In order to defeat the Japanese in the Pacific, the United States adopted a new strategy of fighting. Island hopping entailed amphibious landings that deposited the troops and equipment required to capture the islands and the creation of air bases. Once secured, the island became the staging ground for the next series of attacks moving closer to Japan.

Jungle Warfare

After the troops landed on the beaches, they found themselves fighting in the middle of dense jungles. Jungle warfare proved to be a miserable experience for most of the veterans that endured it. The hot, humid climate and disease carrying insects combined with a well-fortified enemy, to make fighting in the jungles less than enjoyable.

Field Burial

Thousands of American soldiers died fighting in the jungles of the Pacific Theater. Logistically, it was impossible to immediately return fallen heroes to their families back home. Field burials became necessary in order to deal with the rising number of combat dead. The upturned M-1 Garand rifle, with the helmet placed on top, served as the temporary tombstone for many troops.

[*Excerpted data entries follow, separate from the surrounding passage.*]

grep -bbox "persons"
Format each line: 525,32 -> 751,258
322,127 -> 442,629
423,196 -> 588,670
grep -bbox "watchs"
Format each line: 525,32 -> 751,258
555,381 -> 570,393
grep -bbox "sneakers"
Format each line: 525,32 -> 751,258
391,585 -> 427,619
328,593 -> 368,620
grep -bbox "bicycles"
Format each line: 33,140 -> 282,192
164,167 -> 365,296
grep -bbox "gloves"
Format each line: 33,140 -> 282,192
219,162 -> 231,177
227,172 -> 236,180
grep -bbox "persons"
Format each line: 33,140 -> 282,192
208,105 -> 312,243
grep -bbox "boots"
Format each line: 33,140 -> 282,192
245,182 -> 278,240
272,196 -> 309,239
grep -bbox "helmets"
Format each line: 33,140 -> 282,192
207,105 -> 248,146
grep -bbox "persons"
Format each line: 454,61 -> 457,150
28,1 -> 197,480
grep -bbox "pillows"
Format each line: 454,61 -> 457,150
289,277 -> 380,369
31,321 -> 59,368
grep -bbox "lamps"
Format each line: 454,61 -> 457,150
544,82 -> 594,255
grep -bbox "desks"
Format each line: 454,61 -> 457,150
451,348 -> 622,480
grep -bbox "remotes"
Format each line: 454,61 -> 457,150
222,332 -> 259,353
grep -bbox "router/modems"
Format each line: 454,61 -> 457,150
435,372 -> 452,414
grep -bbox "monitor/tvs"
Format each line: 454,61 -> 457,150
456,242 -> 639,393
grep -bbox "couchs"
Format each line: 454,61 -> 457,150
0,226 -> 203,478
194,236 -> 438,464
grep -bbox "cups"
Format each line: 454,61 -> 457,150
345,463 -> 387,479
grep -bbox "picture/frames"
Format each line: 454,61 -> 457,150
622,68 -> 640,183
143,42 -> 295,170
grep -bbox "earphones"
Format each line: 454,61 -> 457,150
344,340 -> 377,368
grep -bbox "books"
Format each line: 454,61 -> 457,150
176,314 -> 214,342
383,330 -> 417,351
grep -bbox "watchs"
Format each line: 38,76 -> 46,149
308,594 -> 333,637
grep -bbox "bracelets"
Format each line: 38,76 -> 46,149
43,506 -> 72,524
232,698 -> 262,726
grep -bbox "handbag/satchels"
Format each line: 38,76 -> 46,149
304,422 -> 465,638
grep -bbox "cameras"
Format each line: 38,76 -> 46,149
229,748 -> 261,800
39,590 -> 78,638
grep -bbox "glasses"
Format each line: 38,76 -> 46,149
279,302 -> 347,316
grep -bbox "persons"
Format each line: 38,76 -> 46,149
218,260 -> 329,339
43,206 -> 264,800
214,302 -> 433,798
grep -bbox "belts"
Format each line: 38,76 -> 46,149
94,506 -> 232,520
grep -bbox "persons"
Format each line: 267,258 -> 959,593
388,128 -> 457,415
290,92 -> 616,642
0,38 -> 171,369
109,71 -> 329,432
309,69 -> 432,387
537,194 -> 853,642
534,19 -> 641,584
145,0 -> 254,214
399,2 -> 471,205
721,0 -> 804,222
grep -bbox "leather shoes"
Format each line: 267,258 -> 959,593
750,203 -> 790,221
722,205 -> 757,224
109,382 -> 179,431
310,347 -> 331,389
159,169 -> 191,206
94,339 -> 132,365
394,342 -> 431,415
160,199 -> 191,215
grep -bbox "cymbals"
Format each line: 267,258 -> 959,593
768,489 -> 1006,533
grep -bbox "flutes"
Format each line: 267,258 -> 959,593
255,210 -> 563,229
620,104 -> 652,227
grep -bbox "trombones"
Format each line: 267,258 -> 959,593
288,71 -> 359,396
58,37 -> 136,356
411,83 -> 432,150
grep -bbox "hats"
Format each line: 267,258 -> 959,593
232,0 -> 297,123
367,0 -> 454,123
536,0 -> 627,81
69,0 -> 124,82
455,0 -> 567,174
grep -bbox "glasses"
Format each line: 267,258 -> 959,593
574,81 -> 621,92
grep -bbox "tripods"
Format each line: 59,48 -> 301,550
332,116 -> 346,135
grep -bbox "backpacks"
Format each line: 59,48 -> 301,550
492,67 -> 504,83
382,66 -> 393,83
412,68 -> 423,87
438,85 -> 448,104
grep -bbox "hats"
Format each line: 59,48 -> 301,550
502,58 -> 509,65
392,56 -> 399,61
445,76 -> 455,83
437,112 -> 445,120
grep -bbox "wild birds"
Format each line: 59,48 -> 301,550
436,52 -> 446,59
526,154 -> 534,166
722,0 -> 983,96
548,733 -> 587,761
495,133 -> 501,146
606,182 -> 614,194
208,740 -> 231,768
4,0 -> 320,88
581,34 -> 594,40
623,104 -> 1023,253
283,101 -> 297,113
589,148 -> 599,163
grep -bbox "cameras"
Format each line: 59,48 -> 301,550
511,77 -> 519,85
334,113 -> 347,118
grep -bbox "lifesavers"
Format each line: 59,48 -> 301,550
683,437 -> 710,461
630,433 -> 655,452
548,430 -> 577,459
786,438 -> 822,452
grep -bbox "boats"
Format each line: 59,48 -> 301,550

Throughout the course of the war, thousands of U.S. servicemen and women were taken prisoner. Whether they were shot-down pilots from aircraft carriers, rescued sailors from torpedoed ships, or captured soldiers from Bataan, they found themselves confined in Japanese prison camps. Liberation came late in the war for many of these malnourished, poorly-treated Americans.

V-J Day

After more than four miserable years of hard fighting against a determined foe, word of a Japanese surrender arrived in the Pacific on August 14, 1945. The surrender arrived after the United States dropped two atomic bombs on the Japanese cities of Hiroshima and Nagasaki on August 6 and 9, respectively. The two cities were decimated by these new bombs, which killed hundreds of thousands of people, many of them civilians. Deaths would continue over the following days, months, and years due to radiation poisoning from the explosions. Aboard the U.S.S. Missouri on September 2, 1945, Japanese government representatives signed documents officially ending the war. Each day, important in U.S. and world history, became dates of great celebration known as "Victory-Japan Day" or "V-J Day."